Five people were injured and a child was killed after a barrage of rockets landed in Baghdad on Tuesday evening, shortly after the Pentagon announced the United States would pull another 500 troops from Iraq on orders from President Donald Trump.
Four rockets were launched from Baghdad’s al-Amin al-Thaniya neighborhood in the al-Alf Dar district, according to Iraq’s Security Media cell. One of the rockets that struck the capital’s Green Zone landed near the headquarters of Iraq’s National Security Service, The Associated Press reported.
No personnel of the US-led international military coalition against the Islamic State were injured, coalition spokesman Col. Wayne Marotto announced.

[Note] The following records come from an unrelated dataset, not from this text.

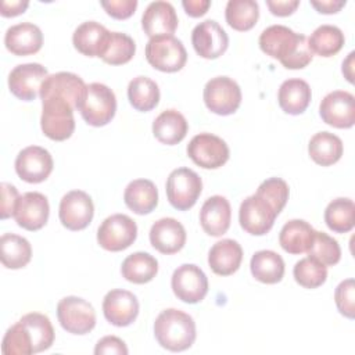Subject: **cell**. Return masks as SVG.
<instances>
[{
    "label": "cell",
    "instance_id": "cell-1",
    "mask_svg": "<svg viewBox=\"0 0 355 355\" xmlns=\"http://www.w3.org/2000/svg\"><path fill=\"white\" fill-rule=\"evenodd\" d=\"M259 47L287 69L305 68L313 57L306 36L295 33L284 25H270L263 29L259 36Z\"/></svg>",
    "mask_w": 355,
    "mask_h": 355
},
{
    "label": "cell",
    "instance_id": "cell-2",
    "mask_svg": "<svg viewBox=\"0 0 355 355\" xmlns=\"http://www.w3.org/2000/svg\"><path fill=\"white\" fill-rule=\"evenodd\" d=\"M154 336L162 348L173 352L184 351L196 341L194 319L183 311L165 309L154 322Z\"/></svg>",
    "mask_w": 355,
    "mask_h": 355
},
{
    "label": "cell",
    "instance_id": "cell-3",
    "mask_svg": "<svg viewBox=\"0 0 355 355\" xmlns=\"http://www.w3.org/2000/svg\"><path fill=\"white\" fill-rule=\"evenodd\" d=\"M40 126L43 133L51 140L62 141L69 139L75 130L72 105L57 97L43 98Z\"/></svg>",
    "mask_w": 355,
    "mask_h": 355
},
{
    "label": "cell",
    "instance_id": "cell-4",
    "mask_svg": "<svg viewBox=\"0 0 355 355\" xmlns=\"http://www.w3.org/2000/svg\"><path fill=\"white\" fill-rule=\"evenodd\" d=\"M86 123L92 126H104L111 122L116 111V97L104 83L93 82L87 85L83 103L78 110Z\"/></svg>",
    "mask_w": 355,
    "mask_h": 355
},
{
    "label": "cell",
    "instance_id": "cell-5",
    "mask_svg": "<svg viewBox=\"0 0 355 355\" xmlns=\"http://www.w3.org/2000/svg\"><path fill=\"white\" fill-rule=\"evenodd\" d=\"M146 58L158 71L178 72L187 61V51L175 36H157L147 42Z\"/></svg>",
    "mask_w": 355,
    "mask_h": 355
},
{
    "label": "cell",
    "instance_id": "cell-6",
    "mask_svg": "<svg viewBox=\"0 0 355 355\" xmlns=\"http://www.w3.org/2000/svg\"><path fill=\"white\" fill-rule=\"evenodd\" d=\"M202 190L201 178L190 168L173 169L166 180V197L171 205L179 211L190 209Z\"/></svg>",
    "mask_w": 355,
    "mask_h": 355
},
{
    "label": "cell",
    "instance_id": "cell-7",
    "mask_svg": "<svg viewBox=\"0 0 355 355\" xmlns=\"http://www.w3.org/2000/svg\"><path fill=\"white\" fill-rule=\"evenodd\" d=\"M57 318L64 330L71 334H87L96 326V312L86 300L68 295L57 304Z\"/></svg>",
    "mask_w": 355,
    "mask_h": 355
},
{
    "label": "cell",
    "instance_id": "cell-8",
    "mask_svg": "<svg viewBox=\"0 0 355 355\" xmlns=\"http://www.w3.org/2000/svg\"><path fill=\"white\" fill-rule=\"evenodd\" d=\"M137 237L136 222L125 214H114L103 220L97 230V243L107 251H122Z\"/></svg>",
    "mask_w": 355,
    "mask_h": 355
},
{
    "label": "cell",
    "instance_id": "cell-9",
    "mask_svg": "<svg viewBox=\"0 0 355 355\" xmlns=\"http://www.w3.org/2000/svg\"><path fill=\"white\" fill-rule=\"evenodd\" d=\"M204 103L214 114L230 115L241 104L240 86L229 76L212 78L205 83Z\"/></svg>",
    "mask_w": 355,
    "mask_h": 355
},
{
    "label": "cell",
    "instance_id": "cell-10",
    "mask_svg": "<svg viewBox=\"0 0 355 355\" xmlns=\"http://www.w3.org/2000/svg\"><path fill=\"white\" fill-rule=\"evenodd\" d=\"M229 147L225 140L212 133L196 135L187 144V155L204 169H216L229 159Z\"/></svg>",
    "mask_w": 355,
    "mask_h": 355
},
{
    "label": "cell",
    "instance_id": "cell-11",
    "mask_svg": "<svg viewBox=\"0 0 355 355\" xmlns=\"http://www.w3.org/2000/svg\"><path fill=\"white\" fill-rule=\"evenodd\" d=\"M86 92L87 85L80 76L72 72H57L44 79L39 94L42 100L47 97H57L65 100L73 110H79L86 97Z\"/></svg>",
    "mask_w": 355,
    "mask_h": 355
},
{
    "label": "cell",
    "instance_id": "cell-12",
    "mask_svg": "<svg viewBox=\"0 0 355 355\" xmlns=\"http://www.w3.org/2000/svg\"><path fill=\"white\" fill-rule=\"evenodd\" d=\"M277 215L273 207L255 193L243 200L239 209V222L247 233L263 236L272 229Z\"/></svg>",
    "mask_w": 355,
    "mask_h": 355
},
{
    "label": "cell",
    "instance_id": "cell-13",
    "mask_svg": "<svg viewBox=\"0 0 355 355\" xmlns=\"http://www.w3.org/2000/svg\"><path fill=\"white\" fill-rule=\"evenodd\" d=\"M171 286L173 294L186 304H197L208 293L207 275L194 263H183L175 269Z\"/></svg>",
    "mask_w": 355,
    "mask_h": 355
},
{
    "label": "cell",
    "instance_id": "cell-14",
    "mask_svg": "<svg viewBox=\"0 0 355 355\" xmlns=\"http://www.w3.org/2000/svg\"><path fill=\"white\" fill-rule=\"evenodd\" d=\"M94 215V205L90 196L82 190H72L67 193L58 208L60 222L68 230H82L87 227Z\"/></svg>",
    "mask_w": 355,
    "mask_h": 355
},
{
    "label": "cell",
    "instance_id": "cell-15",
    "mask_svg": "<svg viewBox=\"0 0 355 355\" xmlns=\"http://www.w3.org/2000/svg\"><path fill=\"white\" fill-rule=\"evenodd\" d=\"M319 114L324 123L348 129L355 123V97L345 90H334L323 97L319 105Z\"/></svg>",
    "mask_w": 355,
    "mask_h": 355
},
{
    "label": "cell",
    "instance_id": "cell-16",
    "mask_svg": "<svg viewBox=\"0 0 355 355\" xmlns=\"http://www.w3.org/2000/svg\"><path fill=\"white\" fill-rule=\"evenodd\" d=\"M51 154L40 146H29L21 150L15 158L17 175L28 183H40L53 171Z\"/></svg>",
    "mask_w": 355,
    "mask_h": 355
},
{
    "label": "cell",
    "instance_id": "cell-17",
    "mask_svg": "<svg viewBox=\"0 0 355 355\" xmlns=\"http://www.w3.org/2000/svg\"><path fill=\"white\" fill-rule=\"evenodd\" d=\"M191 44L200 57L214 60L226 51L229 37L216 21L205 19L194 26L191 32Z\"/></svg>",
    "mask_w": 355,
    "mask_h": 355
},
{
    "label": "cell",
    "instance_id": "cell-18",
    "mask_svg": "<svg viewBox=\"0 0 355 355\" xmlns=\"http://www.w3.org/2000/svg\"><path fill=\"white\" fill-rule=\"evenodd\" d=\"M47 76V69L42 64H19L8 75L10 92L19 100L32 101L40 93V87Z\"/></svg>",
    "mask_w": 355,
    "mask_h": 355
},
{
    "label": "cell",
    "instance_id": "cell-19",
    "mask_svg": "<svg viewBox=\"0 0 355 355\" xmlns=\"http://www.w3.org/2000/svg\"><path fill=\"white\" fill-rule=\"evenodd\" d=\"M103 313L114 326H129L139 315V301L136 295L128 290H111L103 300Z\"/></svg>",
    "mask_w": 355,
    "mask_h": 355
},
{
    "label": "cell",
    "instance_id": "cell-20",
    "mask_svg": "<svg viewBox=\"0 0 355 355\" xmlns=\"http://www.w3.org/2000/svg\"><path fill=\"white\" fill-rule=\"evenodd\" d=\"M49 214L47 197L37 191H28L19 197L14 211V219L18 226L35 232L47 223Z\"/></svg>",
    "mask_w": 355,
    "mask_h": 355
},
{
    "label": "cell",
    "instance_id": "cell-21",
    "mask_svg": "<svg viewBox=\"0 0 355 355\" xmlns=\"http://www.w3.org/2000/svg\"><path fill=\"white\" fill-rule=\"evenodd\" d=\"M141 26L147 36H173L178 28V15L168 1H153L147 6L141 17Z\"/></svg>",
    "mask_w": 355,
    "mask_h": 355
},
{
    "label": "cell",
    "instance_id": "cell-22",
    "mask_svg": "<svg viewBox=\"0 0 355 355\" xmlns=\"http://www.w3.org/2000/svg\"><path fill=\"white\" fill-rule=\"evenodd\" d=\"M150 243L161 254H175L184 247L186 230L175 218H161L150 229Z\"/></svg>",
    "mask_w": 355,
    "mask_h": 355
},
{
    "label": "cell",
    "instance_id": "cell-23",
    "mask_svg": "<svg viewBox=\"0 0 355 355\" xmlns=\"http://www.w3.org/2000/svg\"><path fill=\"white\" fill-rule=\"evenodd\" d=\"M111 32L101 24L96 21H86L80 24L73 35L72 43L75 49L87 57H103Z\"/></svg>",
    "mask_w": 355,
    "mask_h": 355
},
{
    "label": "cell",
    "instance_id": "cell-24",
    "mask_svg": "<svg viewBox=\"0 0 355 355\" xmlns=\"http://www.w3.org/2000/svg\"><path fill=\"white\" fill-rule=\"evenodd\" d=\"M7 50L15 55L35 54L42 49L43 33L32 22H21L10 26L4 35Z\"/></svg>",
    "mask_w": 355,
    "mask_h": 355
},
{
    "label": "cell",
    "instance_id": "cell-25",
    "mask_svg": "<svg viewBox=\"0 0 355 355\" xmlns=\"http://www.w3.org/2000/svg\"><path fill=\"white\" fill-rule=\"evenodd\" d=\"M232 209L229 201L222 196H212L205 200L200 211L202 230L214 237L225 234L230 226Z\"/></svg>",
    "mask_w": 355,
    "mask_h": 355
},
{
    "label": "cell",
    "instance_id": "cell-26",
    "mask_svg": "<svg viewBox=\"0 0 355 355\" xmlns=\"http://www.w3.org/2000/svg\"><path fill=\"white\" fill-rule=\"evenodd\" d=\"M243 261L241 245L232 239L216 241L208 252V265L219 276L233 275Z\"/></svg>",
    "mask_w": 355,
    "mask_h": 355
},
{
    "label": "cell",
    "instance_id": "cell-27",
    "mask_svg": "<svg viewBox=\"0 0 355 355\" xmlns=\"http://www.w3.org/2000/svg\"><path fill=\"white\" fill-rule=\"evenodd\" d=\"M311 87L309 85L298 78L284 80L277 92V101L280 108L290 115L302 114L311 103Z\"/></svg>",
    "mask_w": 355,
    "mask_h": 355
},
{
    "label": "cell",
    "instance_id": "cell-28",
    "mask_svg": "<svg viewBox=\"0 0 355 355\" xmlns=\"http://www.w3.org/2000/svg\"><path fill=\"white\" fill-rule=\"evenodd\" d=\"M187 121L176 110L162 111L153 122L154 137L166 146H175L180 143L187 135Z\"/></svg>",
    "mask_w": 355,
    "mask_h": 355
},
{
    "label": "cell",
    "instance_id": "cell-29",
    "mask_svg": "<svg viewBox=\"0 0 355 355\" xmlns=\"http://www.w3.org/2000/svg\"><path fill=\"white\" fill-rule=\"evenodd\" d=\"M125 204L137 215H146L155 209L158 204V190L148 179L132 180L123 193Z\"/></svg>",
    "mask_w": 355,
    "mask_h": 355
},
{
    "label": "cell",
    "instance_id": "cell-30",
    "mask_svg": "<svg viewBox=\"0 0 355 355\" xmlns=\"http://www.w3.org/2000/svg\"><path fill=\"white\" fill-rule=\"evenodd\" d=\"M315 229L302 219H291L280 230L279 243L288 254L306 252L313 240Z\"/></svg>",
    "mask_w": 355,
    "mask_h": 355
},
{
    "label": "cell",
    "instance_id": "cell-31",
    "mask_svg": "<svg viewBox=\"0 0 355 355\" xmlns=\"http://www.w3.org/2000/svg\"><path fill=\"white\" fill-rule=\"evenodd\" d=\"M252 276L265 284L279 283L284 276L283 258L270 250L257 251L250 262Z\"/></svg>",
    "mask_w": 355,
    "mask_h": 355
},
{
    "label": "cell",
    "instance_id": "cell-32",
    "mask_svg": "<svg viewBox=\"0 0 355 355\" xmlns=\"http://www.w3.org/2000/svg\"><path fill=\"white\" fill-rule=\"evenodd\" d=\"M308 153L318 165L330 166L341 158L343 141L330 132H319L311 137Z\"/></svg>",
    "mask_w": 355,
    "mask_h": 355
},
{
    "label": "cell",
    "instance_id": "cell-33",
    "mask_svg": "<svg viewBox=\"0 0 355 355\" xmlns=\"http://www.w3.org/2000/svg\"><path fill=\"white\" fill-rule=\"evenodd\" d=\"M1 263L7 269H21L26 266L32 258V247L29 241L14 233H4L0 237Z\"/></svg>",
    "mask_w": 355,
    "mask_h": 355
},
{
    "label": "cell",
    "instance_id": "cell-34",
    "mask_svg": "<svg viewBox=\"0 0 355 355\" xmlns=\"http://www.w3.org/2000/svg\"><path fill=\"white\" fill-rule=\"evenodd\" d=\"M158 272L157 259L148 252H133L128 255L121 266L122 276L135 284H144L151 282Z\"/></svg>",
    "mask_w": 355,
    "mask_h": 355
},
{
    "label": "cell",
    "instance_id": "cell-35",
    "mask_svg": "<svg viewBox=\"0 0 355 355\" xmlns=\"http://www.w3.org/2000/svg\"><path fill=\"white\" fill-rule=\"evenodd\" d=\"M128 98L135 110L151 111L159 101L158 85L147 76H136L128 85Z\"/></svg>",
    "mask_w": 355,
    "mask_h": 355
},
{
    "label": "cell",
    "instance_id": "cell-36",
    "mask_svg": "<svg viewBox=\"0 0 355 355\" xmlns=\"http://www.w3.org/2000/svg\"><path fill=\"white\" fill-rule=\"evenodd\" d=\"M345 37L340 28L334 25L318 26L308 39V46L312 53L320 57H331L344 46Z\"/></svg>",
    "mask_w": 355,
    "mask_h": 355
},
{
    "label": "cell",
    "instance_id": "cell-37",
    "mask_svg": "<svg viewBox=\"0 0 355 355\" xmlns=\"http://www.w3.org/2000/svg\"><path fill=\"white\" fill-rule=\"evenodd\" d=\"M324 222L336 233H347L355 225V204L351 198H336L324 209Z\"/></svg>",
    "mask_w": 355,
    "mask_h": 355
},
{
    "label": "cell",
    "instance_id": "cell-38",
    "mask_svg": "<svg viewBox=\"0 0 355 355\" xmlns=\"http://www.w3.org/2000/svg\"><path fill=\"white\" fill-rule=\"evenodd\" d=\"M229 26L236 31H250L259 18V6L254 0H229L225 10Z\"/></svg>",
    "mask_w": 355,
    "mask_h": 355
},
{
    "label": "cell",
    "instance_id": "cell-39",
    "mask_svg": "<svg viewBox=\"0 0 355 355\" xmlns=\"http://www.w3.org/2000/svg\"><path fill=\"white\" fill-rule=\"evenodd\" d=\"M32 337L33 354L49 349L54 343V329L50 319L39 312H31L19 319Z\"/></svg>",
    "mask_w": 355,
    "mask_h": 355
},
{
    "label": "cell",
    "instance_id": "cell-40",
    "mask_svg": "<svg viewBox=\"0 0 355 355\" xmlns=\"http://www.w3.org/2000/svg\"><path fill=\"white\" fill-rule=\"evenodd\" d=\"M136 53L135 40L121 32H111L107 49L101 57V60L110 65H122L132 60Z\"/></svg>",
    "mask_w": 355,
    "mask_h": 355
},
{
    "label": "cell",
    "instance_id": "cell-41",
    "mask_svg": "<svg viewBox=\"0 0 355 355\" xmlns=\"http://www.w3.org/2000/svg\"><path fill=\"white\" fill-rule=\"evenodd\" d=\"M295 282L305 288H316L327 279V266L312 257L300 259L293 269Z\"/></svg>",
    "mask_w": 355,
    "mask_h": 355
},
{
    "label": "cell",
    "instance_id": "cell-42",
    "mask_svg": "<svg viewBox=\"0 0 355 355\" xmlns=\"http://www.w3.org/2000/svg\"><path fill=\"white\" fill-rule=\"evenodd\" d=\"M306 254H308V257L318 259L324 266H333L341 258V248L336 239H333L331 236H329L323 232L315 230L313 240H312L311 247L308 248Z\"/></svg>",
    "mask_w": 355,
    "mask_h": 355
},
{
    "label": "cell",
    "instance_id": "cell-43",
    "mask_svg": "<svg viewBox=\"0 0 355 355\" xmlns=\"http://www.w3.org/2000/svg\"><path fill=\"white\" fill-rule=\"evenodd\" d=\"M1 352L4 355H31L33 354L32 337L25 324L18 320L11 326L3 338Z\"/></svg>",
    "mask_w": 355,
    "mask_h": 355
},
{
    "label": "cell",
    "instance_id": "cell-44",
    "mask_svg": "<svg viewBox=\"0 0 355 355\" xmlns=\"http://www.w3.org/2000/svg\"><path fill=\"white\" fill-rule=\"evenodd\" d=\"M257 194L265 198L280 214L288 200V184L280 178H269L258 186Z\"/></svg>",
    "mask_w": 355,
    "mask_h": 355
},
{
    "label": "cell",
    "instance_id": "cell-45",
    "mask_svg": "<svg viewBox=\"0 0 355 355\" xmlns=\"http://www.w3.org/2000/svg\"><path fill=\"white\" fill-rule=\"evenodd\" d=\"M334 301L337 309L341 315L348 319H354L355 316V282L354 279L343 280L336 291H334Z\"/></svg>",
    "mask_w": 355,
    "mask_h": 355
},
{
    "label": "cell",
    "instance_id": "cell-46",
    "mask_svg": "<svg viewBox=\"0 0 355 355\" xmlns=\"http://www.w3.org/2000/svg\"><path fill=\"white\" fill-rule=\"evenodd\" d=\"M101 7L115 19H126L133 15L137 1L136 0H110L101 1Z\"/></svg>",
    "mask_w": 355,
    "mask_h": 355
},
{
    "label": "cell",
    "instance_id": "cell-47",
    "mask_svg": "<svg viewBox=\"0 0 355 355\" xmlns=\"http://www.w3.org/2000/svg\"><path fill=\"white\" fill-rule=\"evenodd\" d=\"M1 209H0V216L1 219H7L10 216H14V211L17 207V202L19 200L18 190L15 186L10 183H1Z\"/></svg>",
    "mask_w": 355,
    "mask_h": 355
},
{
    "label": "cell",
    "instance_id": "cell-48",
    "mask_svg": "<svg viewBox=\"0 0 355 355\" xmlns=\"http://www.w3.org/2000/svg\"><path fill=\"white\" fill-rule=\"evenodd\" d=\"M96 355H105V354H118V355H126L128 347L126 344L115 336H105L96 344L94 348Z\"/></svg>",
    "mask_w": 355,
    "mask_h": 355
},
{
    "label": "cell",
    "instance_id": "cell-49",
    "mask_svg": "<svg viewBox=\"0 0 355 355\" xmlns=\"http://www.w3.org/2000/svg\"><path fill=\"white\" fill-rule=\"evenodd\" d=\"M266 6L273 15L287 17L300 6L298 0H266Z\"/></svg>",
    "mask_w": 355,
    "mask_h": 355
},
{
    "label": "cell",
    "instance_id": "cell-50",
    "mask_svg": "<svg viewBox=\"0 0 355 355\" xmlns=\"http://www.w3.org/2000/svg\"><path fill=\"white\" fill-rule=\"evenodd\" d=\"M29 3L26 0H3L0 4V14L3 17H17L22 12H25V10L28 8Z\"/></svg>",
    "mask_w": 355,
    "mask_h": 355
},
{
    "label": "cell",
    "instance_id": "cell-51",
    "mask_svg": "<svg viewBox=\"0 0 355 355\" xmlns=\"http://www.w3.org/2000/svg\"><path fill=\"white\" fill-rule=\"evenodd\" d=\"M182 6L187 15L197 18L207 12V10L211 6V1L209 0H183Z\"/></svg>",
    "mask_w": 355,
    "mask_h": 355
},
{
    "label": "cell",
    "instance_id": "cell-52",
    "mask_svg": "<svg viewBox=\"0 0 355 355\" xmlns=\"http://www.w3.org/2000/svg\"><path fill=\"white\" fill-rule=\"evenodd\" d=\"M311 6L313 8H316V11L320 14H334V12H338L345 6V0L311 1Z\"/></svg>",
    "mask_w": 355,
    "mask_h": 355
},
{
    "label": "cell",
    "instance_id": "cell-53",
    "mask_svg": "<svg viewBox=\"0 0 355 355\" xmlns=\"http://www.w3.org/2000/svg\"><path fill=\"white\" fill-rule=\"evenodd\" d=\"M354 55H355V53L351 51V53L348 54L347 60L343 62V73L345 75L347 80L351 82V83L354 82V71H352V67H354Z\"/></svg>",
    "mask_w": 355,
    "mask_h": 355
}]
</instances>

The strike marks a renewal of attacks following a lull after some Iran-aligned militia groups declared a halt to their attacks on US forces last month if they withdraw from the country. Kataib Hezbollah released a photo online earlier this week purporting to show a fitness room inside of the US Embassy in Baghdad, in an apparent attempt at intimidation.
Secretary of State Mike Pompeo threatened in September that US officials would shutter the US Embassy in Baghdad if Iraq’s government did not halt the attacks, which are regularly attributed to Iran-linked Hashid Shaabi militias.
That threat is “ongoing,” an outgoing senior US official said last week. Newly appointed Acting Defense Secretary Christopher Miller announced Tuesday afternoon that the United States would pull another 500 troops from Iraq by mid-January.
The US-led coalition against the Islamic State has most recently moved to withdraw some 2,000 troops from Iraq as part of a consolidation of its support for the Iraqi military at the Union III headquarters in Baghdad’s Green Zone.